start QUOTED PASSAGE
First is .torrent file. You download a file and double click it to open it in your torrent client.(utorrent)

Other is Magnate Link. In this way you click on magnate icon in front of torrent(in case of  TPB) And desire torrent is automatically added to your client's query.

@RahulB nicely explained mate.

*@thread whatever tpb should just work , i don't care about the method.*


----------



## bubusam13 (Jan 16, 2012)

Yesterday I found that in Pirate Bay. But the problem is that I won't be able to copy .torrent files in pendrive. ha ha.

And the major problem is that we wont be able to choose which file to download and what not to in case of torrents containing multiple files.


----------



## Alok (Jan 16, 2012)

Yeah , also we have to bookmark the tpb link for resuming from pen drive.
For this i use Portable Version of Utorrent.


----------



## RahulB (Jan 16, 2012)

I read an article on Torrentfreak that the capability of selecting individual files in Magent Links will be added soon..


----------



## vaithy (Jan 17, 2012)

Hi RahulB,

Thanks for your nice explanations about 'magnet Links', as a non'techie' my understanding in such matters very limited, so I usually post a 'bit of news'-just to get the detailed pictures,during the discussion..
Now clear my doubt..presently, in the case of torrent sites, the torrents are categories, and explained, so even novice users find it is easy to pick up his requirement.. but whether the same comfort available.. i am non speaking about 'geeks' they always treat such matters an easy meat.. but i am asking about the users 'who operate their computers through  one'start' button...


----------



## RahulB (Jan 17, 2012)

Hi, vaithy

I think the explanation is quite simple... anyway...

================================================================

*Torrent Files*

Torrents, typically ending in ".torrent", are control files for the peer-to-peer file sharing technology called BitTorrent.
end QUOTED PASSAGE
start RECORDED DATA
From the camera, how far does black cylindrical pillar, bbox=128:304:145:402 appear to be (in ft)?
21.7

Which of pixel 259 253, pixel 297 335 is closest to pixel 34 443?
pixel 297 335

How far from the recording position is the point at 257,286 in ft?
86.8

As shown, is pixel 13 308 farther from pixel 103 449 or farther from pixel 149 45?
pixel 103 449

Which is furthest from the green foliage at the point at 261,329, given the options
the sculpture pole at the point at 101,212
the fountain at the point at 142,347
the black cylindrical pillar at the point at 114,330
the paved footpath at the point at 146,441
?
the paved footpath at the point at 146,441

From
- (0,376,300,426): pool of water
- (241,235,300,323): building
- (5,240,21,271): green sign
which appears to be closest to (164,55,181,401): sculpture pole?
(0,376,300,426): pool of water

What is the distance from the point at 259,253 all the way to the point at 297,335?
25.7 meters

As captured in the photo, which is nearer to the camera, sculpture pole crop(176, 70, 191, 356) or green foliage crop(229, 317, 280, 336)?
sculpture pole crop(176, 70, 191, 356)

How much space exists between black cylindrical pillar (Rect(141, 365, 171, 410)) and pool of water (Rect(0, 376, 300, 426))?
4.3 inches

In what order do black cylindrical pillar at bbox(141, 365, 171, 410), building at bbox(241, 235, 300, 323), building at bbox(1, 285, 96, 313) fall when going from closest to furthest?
end RECORDED DATA
WRITTEN TASKS
(1) In the forum thread, on which site did RahulB read an article about selecting individual files in magnet links?
(2) Extract the text of the forum thread between "## bubusam13 (Jan" and "from pen drive.", inclusive.
Rely on the forum thread alone and not on the entries.

THE RESULTS
(1) Torrentfreak

(2)
## bubusam13 (Jan 16, 2012)

Yesterday I found that in Pirate Bay. But the problem is that I won't be able to copy .torrent files in pendrive. ha ha.

And the major problem is that we wont be able to choose which file to download and what not to in case of torrents containing multiple files.


----------



## Alok (Jan 16, 2012)

Yeah , also we have to bookmark the tpb link for resuming from pen drive.